**EXERCISE:** Below is a listing; reproduce exactly its lines from the one containing "United States, site" to its last line, both ends kept, and no other lines.

++++++++

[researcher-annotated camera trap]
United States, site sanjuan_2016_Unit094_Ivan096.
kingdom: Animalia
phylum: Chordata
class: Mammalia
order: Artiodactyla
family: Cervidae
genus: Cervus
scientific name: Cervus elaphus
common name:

++++++++

**EXERCISE RESPONSE:**
United States, site sanjuan_2016_Unit094_Ivan096.
kingdom: Animalia
phylum: Chordata
class: Mammalia
order: Artiodactyla
family: Cervidae
genus: Cervus
scientific name: Cervus elaphus
common name:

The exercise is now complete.